Partners/members obtain their share of losses according to ownership percentages.

Utilisation of losses can be restricted to the amount of capital contributed to the partnership less amounts withdrawn (plus, potentially retained profits). Where utilisation is not possible, the losses are carried forward in the partnership.

Capital gains

Capital gains or losses may be generated by JV Co when it disposes of capital assets. Advice may be required to ensure that JV Co claims all relevant reliefs.

Capital gains or losses may be generated by the partnership when it disposes of capital assets. These gains or losses are attributed directly to the partners/members. As for a limited company, advice may be required to ensure that all relevant reliefs are claimed.
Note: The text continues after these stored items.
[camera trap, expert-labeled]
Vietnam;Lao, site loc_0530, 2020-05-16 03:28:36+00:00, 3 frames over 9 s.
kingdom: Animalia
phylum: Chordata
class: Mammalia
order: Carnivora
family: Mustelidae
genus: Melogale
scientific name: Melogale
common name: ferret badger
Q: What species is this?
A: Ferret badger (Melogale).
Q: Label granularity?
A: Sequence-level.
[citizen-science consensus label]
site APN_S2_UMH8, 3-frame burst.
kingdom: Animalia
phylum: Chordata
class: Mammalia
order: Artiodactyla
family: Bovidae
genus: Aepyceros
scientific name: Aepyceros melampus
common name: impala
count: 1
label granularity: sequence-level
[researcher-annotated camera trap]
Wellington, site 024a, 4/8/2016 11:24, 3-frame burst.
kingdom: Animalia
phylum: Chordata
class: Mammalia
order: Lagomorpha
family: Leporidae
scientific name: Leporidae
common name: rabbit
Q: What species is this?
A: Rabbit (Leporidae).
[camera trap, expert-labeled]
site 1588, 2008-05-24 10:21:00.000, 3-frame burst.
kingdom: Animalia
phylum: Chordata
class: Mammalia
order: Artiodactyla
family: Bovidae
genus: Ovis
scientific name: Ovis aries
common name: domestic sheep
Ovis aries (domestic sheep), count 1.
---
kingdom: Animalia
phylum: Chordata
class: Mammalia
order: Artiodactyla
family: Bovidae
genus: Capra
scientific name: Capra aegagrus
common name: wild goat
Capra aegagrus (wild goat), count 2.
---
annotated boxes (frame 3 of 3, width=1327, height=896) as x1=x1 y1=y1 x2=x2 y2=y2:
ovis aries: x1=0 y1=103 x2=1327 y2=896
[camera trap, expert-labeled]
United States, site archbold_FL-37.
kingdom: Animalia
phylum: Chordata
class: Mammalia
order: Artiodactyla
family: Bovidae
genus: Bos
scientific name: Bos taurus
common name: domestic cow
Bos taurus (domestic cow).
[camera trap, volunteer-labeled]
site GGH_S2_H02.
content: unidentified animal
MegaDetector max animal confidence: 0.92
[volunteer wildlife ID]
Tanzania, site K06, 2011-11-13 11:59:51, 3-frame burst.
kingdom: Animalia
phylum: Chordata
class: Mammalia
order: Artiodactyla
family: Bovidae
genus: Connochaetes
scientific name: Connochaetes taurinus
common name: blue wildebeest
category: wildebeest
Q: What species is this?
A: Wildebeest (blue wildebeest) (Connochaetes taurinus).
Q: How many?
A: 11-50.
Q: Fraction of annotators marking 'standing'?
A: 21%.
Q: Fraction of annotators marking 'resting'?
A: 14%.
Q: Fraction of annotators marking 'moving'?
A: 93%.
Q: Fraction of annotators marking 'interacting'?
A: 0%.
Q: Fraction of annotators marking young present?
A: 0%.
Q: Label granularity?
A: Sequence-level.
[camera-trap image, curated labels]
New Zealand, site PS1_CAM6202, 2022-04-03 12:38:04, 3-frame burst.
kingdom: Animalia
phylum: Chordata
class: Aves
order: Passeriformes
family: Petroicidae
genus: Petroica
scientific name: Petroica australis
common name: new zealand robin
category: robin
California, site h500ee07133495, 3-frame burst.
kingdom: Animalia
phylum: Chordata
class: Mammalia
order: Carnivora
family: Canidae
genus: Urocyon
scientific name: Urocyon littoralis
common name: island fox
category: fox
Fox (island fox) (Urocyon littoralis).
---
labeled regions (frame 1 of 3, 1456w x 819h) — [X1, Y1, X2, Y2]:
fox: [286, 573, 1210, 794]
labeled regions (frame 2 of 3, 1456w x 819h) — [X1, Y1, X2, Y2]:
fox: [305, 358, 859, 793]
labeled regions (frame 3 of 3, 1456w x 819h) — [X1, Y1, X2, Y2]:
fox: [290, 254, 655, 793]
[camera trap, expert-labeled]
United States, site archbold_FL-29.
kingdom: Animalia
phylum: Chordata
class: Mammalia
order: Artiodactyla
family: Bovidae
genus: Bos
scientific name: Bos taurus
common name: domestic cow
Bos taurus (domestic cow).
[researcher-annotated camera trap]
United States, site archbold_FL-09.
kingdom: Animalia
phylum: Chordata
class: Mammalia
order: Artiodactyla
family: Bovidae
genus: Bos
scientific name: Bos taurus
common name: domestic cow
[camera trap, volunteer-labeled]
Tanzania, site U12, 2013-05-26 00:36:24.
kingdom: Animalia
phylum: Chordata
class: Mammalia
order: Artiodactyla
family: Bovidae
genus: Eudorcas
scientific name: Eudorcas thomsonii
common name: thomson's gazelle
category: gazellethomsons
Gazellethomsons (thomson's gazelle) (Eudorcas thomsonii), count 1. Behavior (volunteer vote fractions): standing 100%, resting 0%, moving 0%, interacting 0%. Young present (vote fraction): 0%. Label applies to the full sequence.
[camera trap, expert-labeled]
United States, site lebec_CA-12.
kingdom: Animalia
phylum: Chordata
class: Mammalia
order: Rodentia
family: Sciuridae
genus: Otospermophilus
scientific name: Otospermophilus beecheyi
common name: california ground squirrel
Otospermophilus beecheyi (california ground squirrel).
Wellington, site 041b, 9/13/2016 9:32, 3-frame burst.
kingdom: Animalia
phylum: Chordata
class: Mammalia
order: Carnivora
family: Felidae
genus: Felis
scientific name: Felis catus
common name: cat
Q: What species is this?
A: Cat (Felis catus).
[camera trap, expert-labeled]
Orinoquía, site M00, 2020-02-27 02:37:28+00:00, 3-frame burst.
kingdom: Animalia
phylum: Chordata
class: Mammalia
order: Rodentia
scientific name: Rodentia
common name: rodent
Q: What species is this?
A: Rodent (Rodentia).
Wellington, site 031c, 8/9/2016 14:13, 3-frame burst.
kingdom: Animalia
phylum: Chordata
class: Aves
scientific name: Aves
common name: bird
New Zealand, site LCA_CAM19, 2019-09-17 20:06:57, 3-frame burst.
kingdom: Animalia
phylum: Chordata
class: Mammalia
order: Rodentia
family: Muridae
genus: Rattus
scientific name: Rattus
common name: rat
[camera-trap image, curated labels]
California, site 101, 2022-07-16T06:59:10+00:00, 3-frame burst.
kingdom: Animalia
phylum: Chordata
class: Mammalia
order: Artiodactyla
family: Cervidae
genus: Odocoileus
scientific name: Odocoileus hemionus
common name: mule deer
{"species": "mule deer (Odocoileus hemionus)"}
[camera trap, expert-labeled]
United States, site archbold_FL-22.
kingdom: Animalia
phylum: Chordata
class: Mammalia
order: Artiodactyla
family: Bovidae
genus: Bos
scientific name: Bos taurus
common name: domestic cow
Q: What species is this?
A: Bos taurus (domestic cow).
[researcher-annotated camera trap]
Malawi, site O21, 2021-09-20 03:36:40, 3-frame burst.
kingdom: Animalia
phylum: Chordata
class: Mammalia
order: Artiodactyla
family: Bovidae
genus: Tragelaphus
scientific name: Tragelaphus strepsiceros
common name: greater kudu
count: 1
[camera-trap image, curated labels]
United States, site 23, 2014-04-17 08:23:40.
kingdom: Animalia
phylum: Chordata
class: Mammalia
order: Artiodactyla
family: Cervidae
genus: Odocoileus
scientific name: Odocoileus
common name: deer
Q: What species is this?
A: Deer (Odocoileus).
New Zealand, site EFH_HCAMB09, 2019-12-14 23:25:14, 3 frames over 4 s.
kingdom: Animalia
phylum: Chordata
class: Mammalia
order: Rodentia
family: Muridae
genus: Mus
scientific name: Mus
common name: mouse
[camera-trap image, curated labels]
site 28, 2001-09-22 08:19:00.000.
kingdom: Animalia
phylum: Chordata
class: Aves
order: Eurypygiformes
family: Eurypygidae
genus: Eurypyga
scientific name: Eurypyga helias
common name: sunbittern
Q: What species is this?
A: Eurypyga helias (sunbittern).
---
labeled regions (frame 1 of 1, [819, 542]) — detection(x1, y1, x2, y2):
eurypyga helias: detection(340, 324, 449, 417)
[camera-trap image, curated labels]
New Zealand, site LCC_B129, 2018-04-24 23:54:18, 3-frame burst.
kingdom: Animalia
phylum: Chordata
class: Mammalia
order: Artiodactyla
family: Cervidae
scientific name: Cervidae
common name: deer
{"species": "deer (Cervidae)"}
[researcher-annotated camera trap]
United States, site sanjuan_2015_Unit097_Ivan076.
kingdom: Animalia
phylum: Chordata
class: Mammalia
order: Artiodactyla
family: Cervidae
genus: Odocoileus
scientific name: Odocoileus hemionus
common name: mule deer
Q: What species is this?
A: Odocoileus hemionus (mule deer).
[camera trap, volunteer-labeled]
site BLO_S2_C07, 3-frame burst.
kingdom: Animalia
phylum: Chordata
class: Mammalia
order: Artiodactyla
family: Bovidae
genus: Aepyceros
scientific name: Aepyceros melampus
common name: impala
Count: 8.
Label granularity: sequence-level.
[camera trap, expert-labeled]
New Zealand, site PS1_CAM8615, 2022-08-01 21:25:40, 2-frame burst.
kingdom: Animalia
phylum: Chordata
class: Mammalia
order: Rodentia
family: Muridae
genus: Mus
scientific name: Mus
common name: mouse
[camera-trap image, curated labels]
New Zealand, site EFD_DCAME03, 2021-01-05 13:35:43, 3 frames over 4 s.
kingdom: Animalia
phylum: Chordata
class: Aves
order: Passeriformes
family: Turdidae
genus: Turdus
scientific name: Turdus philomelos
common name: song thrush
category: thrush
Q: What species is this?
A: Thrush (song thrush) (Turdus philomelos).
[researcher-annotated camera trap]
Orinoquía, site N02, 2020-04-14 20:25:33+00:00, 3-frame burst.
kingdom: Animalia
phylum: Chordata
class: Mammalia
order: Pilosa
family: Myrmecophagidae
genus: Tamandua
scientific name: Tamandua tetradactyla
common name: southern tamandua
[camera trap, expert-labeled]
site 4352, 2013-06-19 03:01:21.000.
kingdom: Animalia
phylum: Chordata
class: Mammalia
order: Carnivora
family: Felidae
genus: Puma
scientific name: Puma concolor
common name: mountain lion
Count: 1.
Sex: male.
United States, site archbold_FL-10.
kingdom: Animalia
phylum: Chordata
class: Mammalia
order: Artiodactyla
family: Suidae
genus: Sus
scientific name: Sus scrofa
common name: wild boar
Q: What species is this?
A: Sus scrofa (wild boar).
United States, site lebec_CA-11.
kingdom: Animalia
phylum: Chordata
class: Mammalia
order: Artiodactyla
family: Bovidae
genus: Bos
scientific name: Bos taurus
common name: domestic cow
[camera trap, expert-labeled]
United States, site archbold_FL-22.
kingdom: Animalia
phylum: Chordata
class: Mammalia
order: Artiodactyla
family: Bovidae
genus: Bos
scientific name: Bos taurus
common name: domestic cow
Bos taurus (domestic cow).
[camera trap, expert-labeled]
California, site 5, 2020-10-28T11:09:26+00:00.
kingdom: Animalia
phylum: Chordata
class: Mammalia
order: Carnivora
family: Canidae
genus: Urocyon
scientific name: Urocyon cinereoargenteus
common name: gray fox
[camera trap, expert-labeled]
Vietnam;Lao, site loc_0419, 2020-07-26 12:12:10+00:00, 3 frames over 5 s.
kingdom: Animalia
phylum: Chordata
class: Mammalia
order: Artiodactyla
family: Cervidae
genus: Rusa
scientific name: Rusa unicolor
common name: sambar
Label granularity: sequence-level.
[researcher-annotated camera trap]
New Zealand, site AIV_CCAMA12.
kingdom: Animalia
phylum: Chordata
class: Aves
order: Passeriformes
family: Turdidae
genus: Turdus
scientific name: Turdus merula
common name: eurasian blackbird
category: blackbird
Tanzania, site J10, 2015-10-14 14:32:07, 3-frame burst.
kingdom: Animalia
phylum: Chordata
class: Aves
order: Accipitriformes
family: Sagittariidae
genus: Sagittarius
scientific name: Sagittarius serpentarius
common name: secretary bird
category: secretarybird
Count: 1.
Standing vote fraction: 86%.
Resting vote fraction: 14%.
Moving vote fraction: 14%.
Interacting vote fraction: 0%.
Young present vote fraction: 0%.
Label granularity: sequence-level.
The capital gains tax legislation surrounding the admission/exit of partners/members can be complex. It may be possible to avoid accelerating the tax liabilities of continuing partners/members but it is strongly recommended that specialist advice is sought in this area.

Withholding tax

Payments by JV Co, especially interest and royalties for the use of intellectual property, may be subject to withholding tax although generally this does not apply for payments to UK companies. Where these payments are being made to non-residents the withholding tax liability may be reduced under a double tax agreement.

Same issues as for a limited company.

SHAREHOLDER / PARTNER ISSUES

Tax status

The public sector shareholder's tax status will vary from case to case and should be fully understood when structuring JV Co.

Same issue as for a limited company. Specifically, it will need to be understood whether the carrying on of activity through the LLP/LP will constitute a taxable activity for the public sector body.

Profit

extraction

Taxation of distributions from the JV will need to be considered. Generally receipt of a dividend by a UK resident corporate or public sector shareholder will not be a taxable receipt.

Not applicable as profits are attributed directly to the partners/members. The income and gains of the LLP/LP are attributed to the partners/members as they arise and there is no further tax payable by the partners/members as and when the profits are distributed.

Residency

If the private sector shareholder is not a UK tax resident a number of international tax issues may need consideration. For example, particular care will be required where payments are to be made by JV Co to the non-resident shareholder which may be subject to UK withholding tax. Transfer pricing rules are also likely to be relevant.

Similar issues as for a limited company.

Loss relief

Shareholders may, depending on their own tax profile, wish to ensure that they have access to losses incurred by JV Co. In order to achieve this care will have to be taken to ensure that the group relief or consortium relief rules can be utilised.

Whilst losses are directly attributed to the partners/members, there are restrictions on whether these can be utilised as stated above.

Exit strategies

Alternative exit strategies for JV shareholders will need to be considered from a tax perspective when the structure is being planned. This will require a full understanding of the type of investor likely to become a shareholder in the JV and the tax profile of the particular investor.

The capital gains tax legislation surrounding the admission/exit of partners/members can be complex. It may be possible to avoid accelerating the tax liabilities of continuing partners but it is strongly recommended that specialist advice is sought in this area.